> [DOCUMENT PASSAGE]
::::::
Shahu (also known as Chhatrapati Rajarshi Shahu, Shahu IV,  Rajarshi Shahu Maharaj, Kolhapur's Shahu)  (26 June 1874 – 6 May 1922) of the Bhonsle dynasty of Marathas was a Raja (reign. 1894 – 1900) and the first Maharaja (1900–1922) of the Indian princely state of Kolhapur.  Rajarshi Shahu was considered a true democrat and social reformer. Shahu Maharaj was an able ruler who was associated with many progressive policies during his rule. From his coronation in 1894 till his demise in 1922, he worked for the cause of the lower caste subjects in his state. Primary education to all regardless of caste and creed was one of his most significant priorities.

Early life

He was born as Yeshwantrao in the Ghatge Maratha family, of Kagal village of the Kolhapur district as Yeshwantrao Ghatge to Jaisingrao and Radhabai on 26 June 1874. Jaisingrao Ghatge was the village chief, while his mother Radhabai hailed from the royal family of Mudhol. Young Yeshwantrao lost his mother when he was only three. His education was supervised by his father till he was 10 years old. In that year, he was adopted by Queen Anandibai, widow of King Shivaji VI, of the princely state of Kolhapur. Although the adoption rules of the time dictated that the child must have Bhosale dynasty blood in his veins, Yeshwantrao’s family background presented a unique case. He completed his formal education at the Rajkumar College, Rajkot and took lessons of administrative affairs from Sir Stuart Fraser, a representative of the Indian Civil Services. He ascended the throne in 1894 after coming of age, prior to which a regency council appointed by the British Government took care of the state affairs. During his accession Yeshwantrao was renamed as  Shahuji Maharaj. Shahu was over five feet nine inches in height and displayed a regal and majestic appearance. Wrestling was one of his favourite sports and he patronised the sport throughout his rule. Wrestlers from all over the country would come to his state to participate in wrestling competitions.
::::::
> [SUPPLIED MATERIAL]

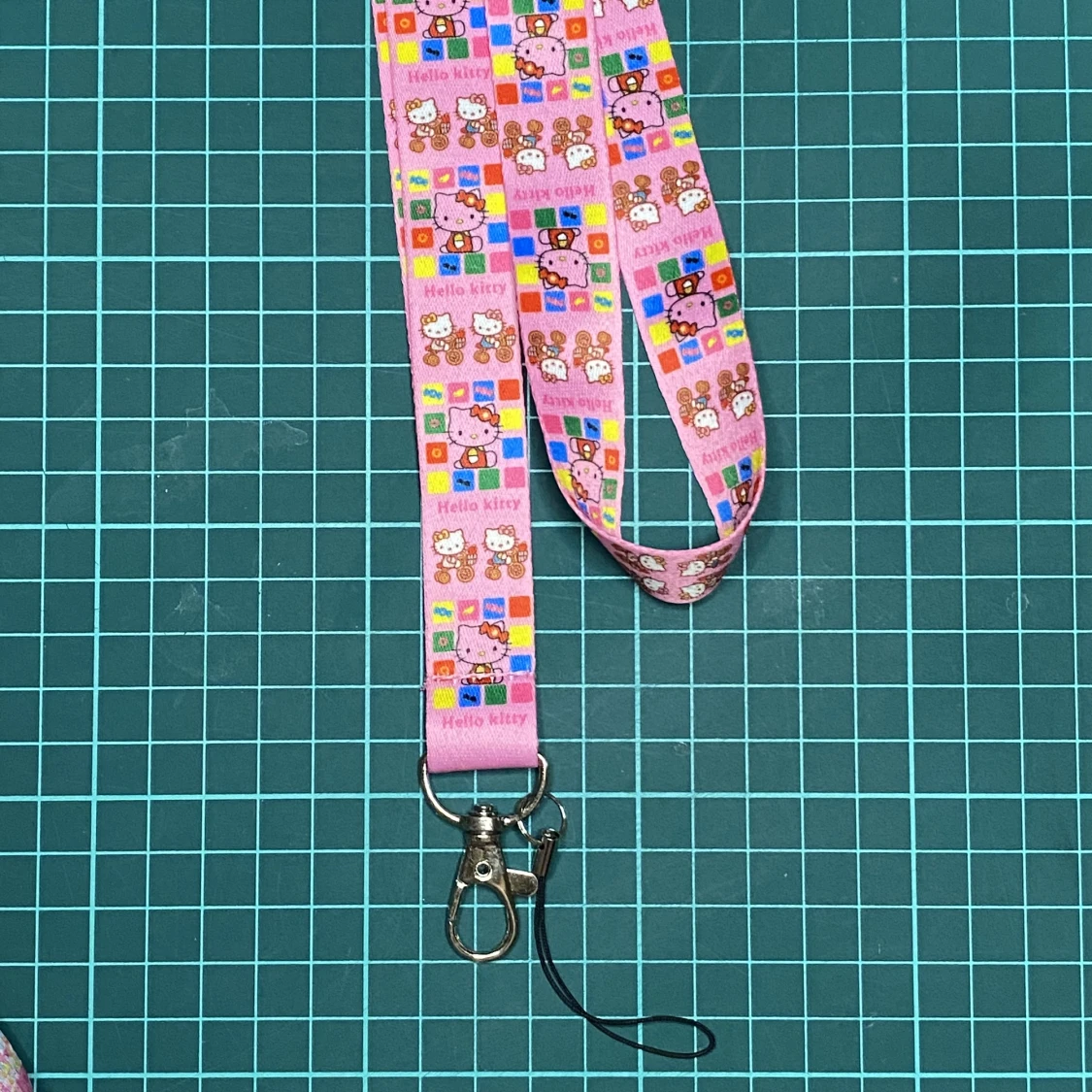 Anime manga Hello Kitty Sanrio nyckelring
::::::
> [EXERCISE REQUIREMENTS]
**1)** In the passage on Shahu of Kolhapur, who adopted Yeshwantrao when he was 10 years old?
**2)** Pick up the passage on Shahu of Kolhapur after its final sentence and continue it.

> [EXPECTED OUTPUTS]
**1)** Queen Anandibai, widow of King Shivaji VI of the princely state of Kolhapur.

**2)**
He was married to Lakshmibai Khanvilkar, daughter of a nobleman from Baroda in 1891. The couple had four children – two sons and two daughters.

Vedokta controversy
When Brahmin priests of the royal family refused to perform the rites of non-Brahmins in accordance with the Vedic hymns, this led to Shahu supporting Arya Samaj and Satyashodhak Samaj as well as campaigning for the rights of the Maratha community. He took the daring step of removing the priests and appointing a young Maratha as the religious teacher of the non-Brahmins, with the title of Kshatra Jagadguru (the world teacher of the Kshatriyas). This was known as the Vedokta controversy. It brought a hornet's nest about his ears, but he was not the man to retrace his steps in the face of opposition. He soon became the leader of the non-Brahmin movement and united the Marathas under his banner.

Social reform

Chhatrapati Shahu occupied the throne of Kolhapur for 28 years, from 1894 to 1922; during this period he initiated numerous social reforms in his empire. He is credited with doing much to improve conditions for the lower castes. He also ensured suitable employment for students thus educated, thereby creating one of the earliest affirmative action (50% reservation to weaker sections) programs in history. Many of these measures came in to  effect in the year 1902. He started Shahu Chhatrapati Weaving and Spinning Mill in 1906 to provide employment. Rajaram college was built by Shahu Maharaj, and later was named after him. His emphasis was on education, his aim being to make learning available to the masses. He introduced a number of educational programs to promote education among his subjects. He established hostels for different ethnicities and religions, including Panchals, Devadnya, Nabhik, Shimpi, Dhor-Chambhar communities as well as for Muslims, Jains and Christians. He established the Miss Clarke Boarding School for the socially quarantined segments of the community. Shahu introduced several scholarships for poor meritorious students from backward castes. He also initiated compulsory free primary education for all in his state. He established Vedic Schools which enabled students from all castes and classes to learn the scriptures, thus propagating Sanskrit education among all. He also founded special schools for village heads or ‘patils’ to make them better administrators.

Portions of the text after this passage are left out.